Exchange rates and BoP adjustment
Current account dynamics.
Floating exchange rate as automatic adjustment.
Under a floating regime, the exchange rate acts as a self-correcting mechanism for BoP imbalances:
- Current account deficit → demand for foreign currency rises (to pay for imports) → domestic currency depreciates.
- Depreciation → imports more expensive (volumes fall), exports cheaper (volumes rise) → CA improves toward balance.
In theory, this means floating rates eliminate persistent imbalances. In practice:
- Capital flows DOMINATE many currency markets in the short run.
- Imbalances can persist for years (USA's CA deficit).
Marshall-Lerner condition. Depreciation improves the current account IF:
If the sum of (absolute) elasticities of demand for exports and imports exceeds 1.
Why? Depreciation affects CA through:
- Export VALUES (price falls in foreign currency, but quantity rises if elastic).
- Import VALUES (price rises in domestic currency, but quantity falls if elastic).
If demand is inelastic (necessities), depreciation may WORSEN the CA — higher import prices outweigh export volume gains.
Worked example.
- |PEDexports| = 0.4, |PEDimports| = 0.5. Sum = 0.9 < 1. Marshall-Lerner FAILS. Depreciation WORSENS CA.
- |PEDexports| = 1.2, |PEDimports| = 0.8. Sum = 2.0 > 1. Marshall-Lerner HOLDS. Depreciation IMPROVES CA.
J-curve effect. Even when Marshall-Lerner is satisfied, the CA initially WORSENS after depreciation before improving:
Why?
- CONTRACTS pre-set in foreign currency: imports immediately cost more in domestic currency; exports earn the agreed foreign amount.
- Trade VOLUMES are sticky: consumers/buyers don't immediately switch suppliers.
- So PRICE EFFECT dominates initially.
Over time:
- Volumes adjust as consumers find alternatives.
- New contracts negotiated at adjusted prices.
- Export volumes rise; import volumes fall.
- CA improves.
The path traces a J-shape: down before up.
Financial account effects of depreciation:
- Expected further depreciation → capital outflow → currency falls further.
- Higher interest rates to defend currency (if floating but managed) → capital inflows.
- Foreign-currency debt becomes harder to service in domestic terms → could trigger default in emerging markets.
Capital flows can dominate. Modern currency markets are driven more by financial flows than trade flows:
- Daily FX turnover ~$7.5 trillion (BIS 2022).
- Annual world trade ~$30 trillion.
- So FX volume in 4 days = world trade in a year.
This means small interest rate changes or shifts in confidence can move currencies dramatically — disconnected from trade fundamentals.
Fixed exchange rate adjustment (contrast). Under a fixed regime, CA imbalances DON'T trigger exchange rate change. Instead:
- Reserves change.
- Domestic price adjustment ("internal devaluation").
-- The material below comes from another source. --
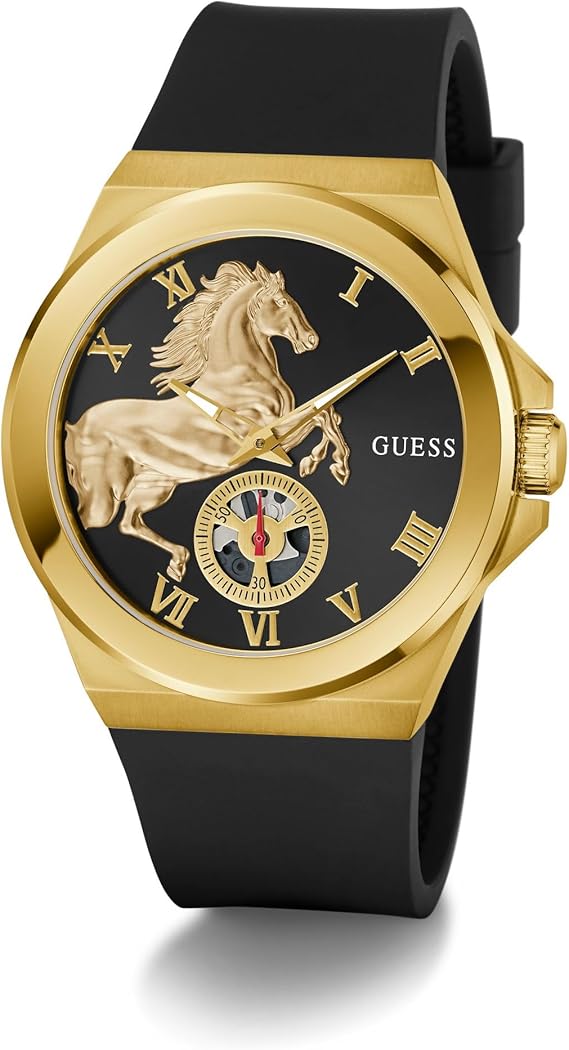 Mens Black Gold Tone Analog Watch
- Capital controls may be needed.
If imbalance persists, devaluation eventually forced (1992 sterling crisis, 1997 Asian crisis).
HL Paper 3 application. Calculate Marshall-Lerner condition from PED data; assess whether depreciation improves CA; trace J-curve effects on numerical data.
- Floating rate = automatic CA adjustment.
- Marshall-Lerner: PEDx + PEDm > 1 for improvement.
- J-curve: short-run worsening before improvement.
- Capital flows dominate FX in short run.
- Fixed regimes accumulate imbalances.